DIBUJAR EL CONTORNO DE ESE ABISMO

Empieza El desencanto con la inauguración en Astorga en 1974 de la estatua en homenaje a Leopoldo Panero; banda municipal, patillas, pantalones de pata de elefante, anteojos negros de torturador pinochetista: los setenta. Luego, en una mesa de jardín, “conversan” Juan Luis y Michi, nerviosos, verborrágicos, sin escucharse ni mirarse; la violencia se palpa en el aire. Leopoldo María llega con las manos en los bolsillos. Luego, toma unas cañas en un bar y habla. Ningún editor cortaría una sola de sus frases. Se volvieron tan conocidas, después de la película, que abochornaría repetirlas. Me destruyo para saber que soy yo, no los otros. Todo goce empieza en la autodestrucción. En la infancia vivimos; después, sobrevivimos.
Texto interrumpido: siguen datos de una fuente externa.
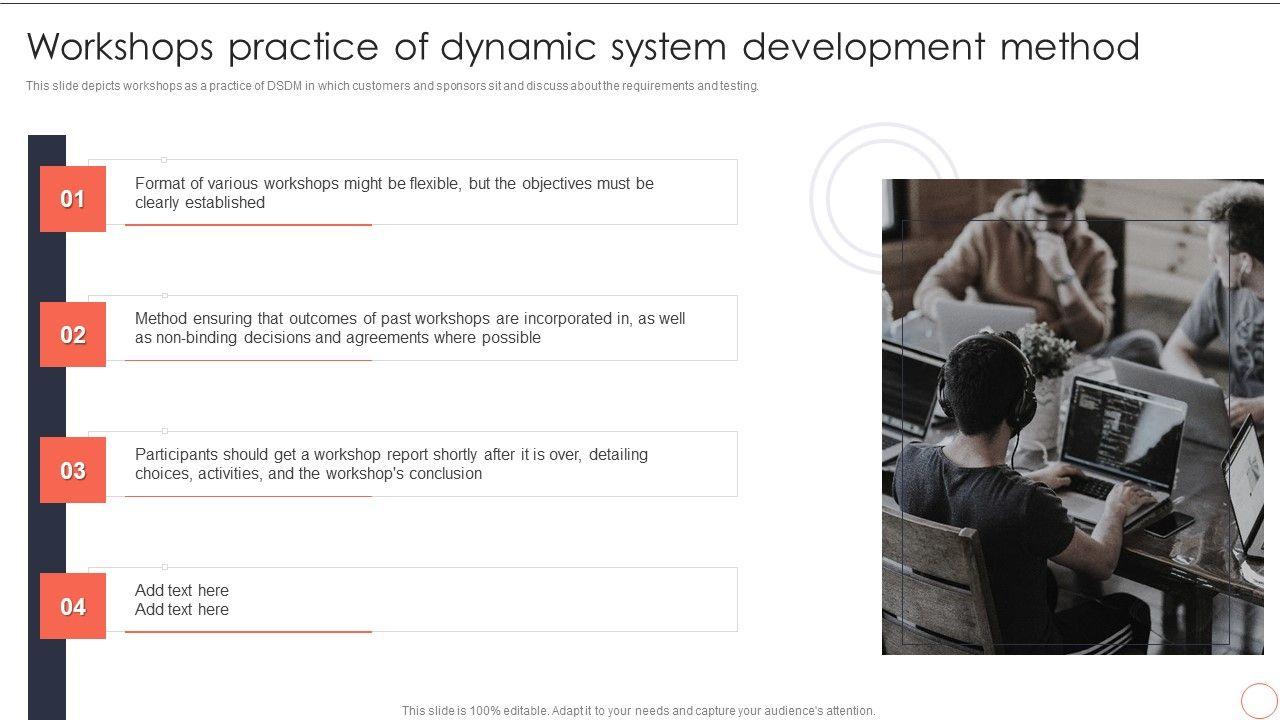 Workshops practice of dynamic system development method

This slide depicts workshops as a practice of DSDM in which customers and sponsors sit and discuss about the requirements and testing.

01

Format of various workshops might be flexible, but the objectives must be clearly established

02

Method ensuring that outcomes of past workshops are incorporated in, as well as non-binding decisions and agreements where possible

03

Participants should get a workshop report shortly after it is over, detailing choices, activities, and the workshop's conclusion

04

Add text here
Add text here

This slide is 100% editable. Adapt it to your needs and capture your audience's attention.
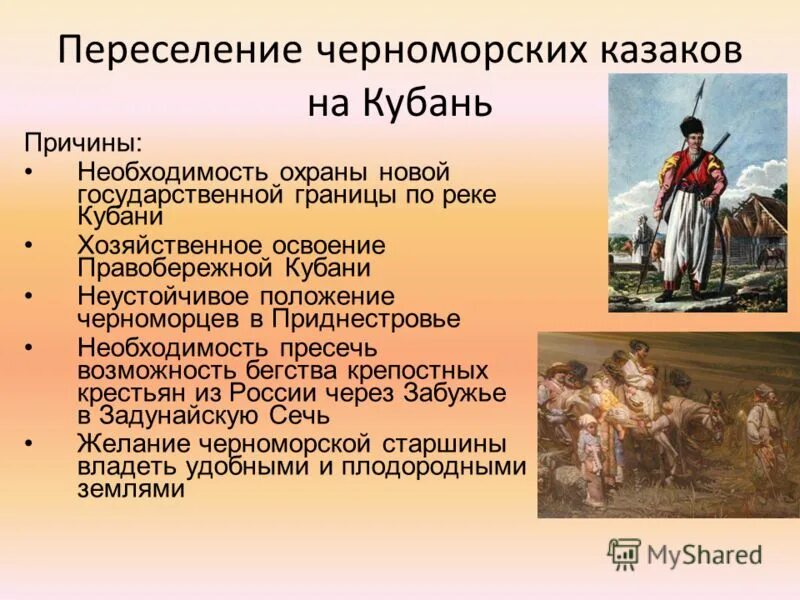 Переселение черноморских казаков на Кубань

Причины:
• Необходимость охраны новой государственной границы по реке Кубани
• Хозяйственное освоение Правобережной Кубани
• Неустойчивое положение черноморцев в Приднестровье
• Необходимость пресечь возможность бегства крепостных крестьян из России через Забужье в Задунайскую Сечь
• Желание черноморской старшины владеть удобными и плодородными землями

MyShared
La causa de la maldición familiar es clara para Leopoldo María: un padre violento, abusivo, alcohólico; una madre egoísta, cobarde, fría; y mentiras, complicidad, silencio. Ante esa hipocresía, como si el desenmascarar estuviera en sí mismo erotizado, él dice lo que otros callan. Destruye la legendaria antología de Castellet Nueve novísimos poetas españoles, en la que él es el más joven: “Poco o nada de mi experiencia te interesa: quieres saber tan solo de esa ficción que se creó por intermedio de otro, esa entidad, llamada ‘autor’ que te sirve para digerirme, esa imaginación pobre (‘Leopoldo María Panero’) que ahora devoran unos perros. […] Digamos que ese golem nació hace unos años, con motivo de una ficción más amplia aún y más burda, que llamóse ‘generación’, ficción esta última a la que dio pie José María Castellet con su antología de presuntos infames, llamada novísimos” (Leopoldo María Panero: Poesía completa 1970-2000, Madrid, Visor, 2001). Y, más claro aún: “Nada mejor que no ser oído. Nada mejor que, en esa exhibición, no ser visto. Que esa persona que de sí misma reniega, que este texto para celebrar su muerte establezco, que todo esto te ahorque por fin a un lugar que no existe” (Poesía completa 1970-2000). Leopoldo María experimenta con figuras e ideas chocantes, nocivas, despreciables; nombra lo que repele, lo que asquea. Si, en vez de huir con repugnancia y sin mancharse, la lectura cruza ese fango y alcanza la belleza que ahí se encierra, se habrá alterado todo lo aprendido como ético, todo posible juicio y valor moral. No es una experiencia fácil ni deseable; no siempre, al menos, o no para todos.

“Leopoldo puede serlo todo o no ser nada”, le dijo a Felicidad Blanc un cura del liceo en el que estudiaba el chico. Leopoldo María, obviamente, eligió la nada. Dedicó su vida entera a dibujar el contorno de ese abismo.